Money: Plenty of ATMs that take US ATM cards. Just make sure to tell your bank before you go, in some countries 4 digit pins (no more) are required... However, just note that most places don't actually take credit cards. But basically every little town has an ATM so you can get cash out. Goergia uses the Lari, which is 2.39 Lari to the US $ (2017).
Prices: Super cheap. Gas was only like 1.8 Lari per liter... so like 1/3rd the price of in Italy. Food was usually only $1.5 or so. So nice.

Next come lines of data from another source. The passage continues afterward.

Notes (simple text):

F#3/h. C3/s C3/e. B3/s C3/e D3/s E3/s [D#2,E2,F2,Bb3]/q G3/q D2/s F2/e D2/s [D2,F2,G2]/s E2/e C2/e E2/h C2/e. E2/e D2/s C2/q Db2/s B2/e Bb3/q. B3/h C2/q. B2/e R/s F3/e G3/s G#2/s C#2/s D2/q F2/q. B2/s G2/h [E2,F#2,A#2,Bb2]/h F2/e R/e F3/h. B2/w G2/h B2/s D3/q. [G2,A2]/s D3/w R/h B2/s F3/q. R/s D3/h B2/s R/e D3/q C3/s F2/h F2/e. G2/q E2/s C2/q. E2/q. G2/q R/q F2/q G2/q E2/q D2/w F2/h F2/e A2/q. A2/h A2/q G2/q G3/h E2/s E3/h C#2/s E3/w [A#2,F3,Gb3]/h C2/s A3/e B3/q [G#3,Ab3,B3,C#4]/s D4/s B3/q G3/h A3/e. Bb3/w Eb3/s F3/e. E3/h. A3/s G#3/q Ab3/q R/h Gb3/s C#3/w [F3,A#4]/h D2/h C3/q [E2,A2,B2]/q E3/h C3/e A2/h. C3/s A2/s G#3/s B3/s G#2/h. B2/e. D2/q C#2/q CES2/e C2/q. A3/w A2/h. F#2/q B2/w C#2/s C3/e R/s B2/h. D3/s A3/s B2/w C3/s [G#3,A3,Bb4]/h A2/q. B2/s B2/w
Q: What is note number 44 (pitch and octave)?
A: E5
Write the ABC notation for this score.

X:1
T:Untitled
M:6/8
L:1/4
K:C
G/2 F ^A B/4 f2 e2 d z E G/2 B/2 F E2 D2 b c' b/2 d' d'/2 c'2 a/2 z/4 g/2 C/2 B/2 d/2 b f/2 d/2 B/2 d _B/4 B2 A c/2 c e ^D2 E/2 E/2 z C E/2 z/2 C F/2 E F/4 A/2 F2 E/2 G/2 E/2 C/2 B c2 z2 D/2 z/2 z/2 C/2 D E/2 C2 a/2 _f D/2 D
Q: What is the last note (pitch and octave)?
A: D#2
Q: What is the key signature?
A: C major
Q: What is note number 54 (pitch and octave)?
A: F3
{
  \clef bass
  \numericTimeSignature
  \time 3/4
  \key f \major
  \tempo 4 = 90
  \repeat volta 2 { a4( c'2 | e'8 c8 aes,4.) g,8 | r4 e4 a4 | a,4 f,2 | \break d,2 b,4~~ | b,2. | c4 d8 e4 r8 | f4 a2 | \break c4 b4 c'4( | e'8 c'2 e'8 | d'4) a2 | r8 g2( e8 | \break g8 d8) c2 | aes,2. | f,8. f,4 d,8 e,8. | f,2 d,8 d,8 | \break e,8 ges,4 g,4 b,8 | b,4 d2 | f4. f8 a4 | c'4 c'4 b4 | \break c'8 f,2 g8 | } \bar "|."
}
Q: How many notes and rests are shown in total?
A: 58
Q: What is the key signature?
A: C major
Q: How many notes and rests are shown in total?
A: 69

Food: Honestly... this was perhaps the best part of the trip. My favorites where Khachapuri (a bread and cheese dish... this was so good when you got the big round bowl type which had an egg on top of the cheese, so good) and Khinkali (a dumpling type of dish with meat and juice inside the dumpling shell). There was also great wine (dry or sweet reds and dry whites). We also ate plenty of delicious meat stew dishes and soups. The salads that we ate daily were tomato and cuccumber. I love both, so I loved these salads. Finally, Chacha is a brandy alcohol that is pretty much like the Italian Grapa. Super strong, but also tasty.
Boats: Bring your own... there is nowhere that I know of near these areas to rent. There is a very small group of boaters in Georgia, though we were able to sell ours to Russians before departure. But Egor arranged all of that.
Accommodations: We camped several nights. There were a lot of places up the small river valley's that were tucked out of the way from locals. We also stayed at hostels that Egor arranged, most of the towns had some. They appear on google earth too so you can search there.
Weather: The weather can be all over the place. We had warm days and cold rainy days. Even the warm days though... dry suit was good. Bring extra layers in case it is especially cold. The water is VERY cold most of the time, so be prepared for it. We actually used pogies one or two days. Only like 1 or days did I think "gee, kinda wish I had a dry top" so that day I just wore shorts under the drysuit instead of full layers.
Random Thing to do: When you are in Tbilisi, you have to get a Turkish Bath. Was so nice. We did a lot of other stuff, read the write-ups for the rest of the tourist stuff we did... but the baths were by far my favorite.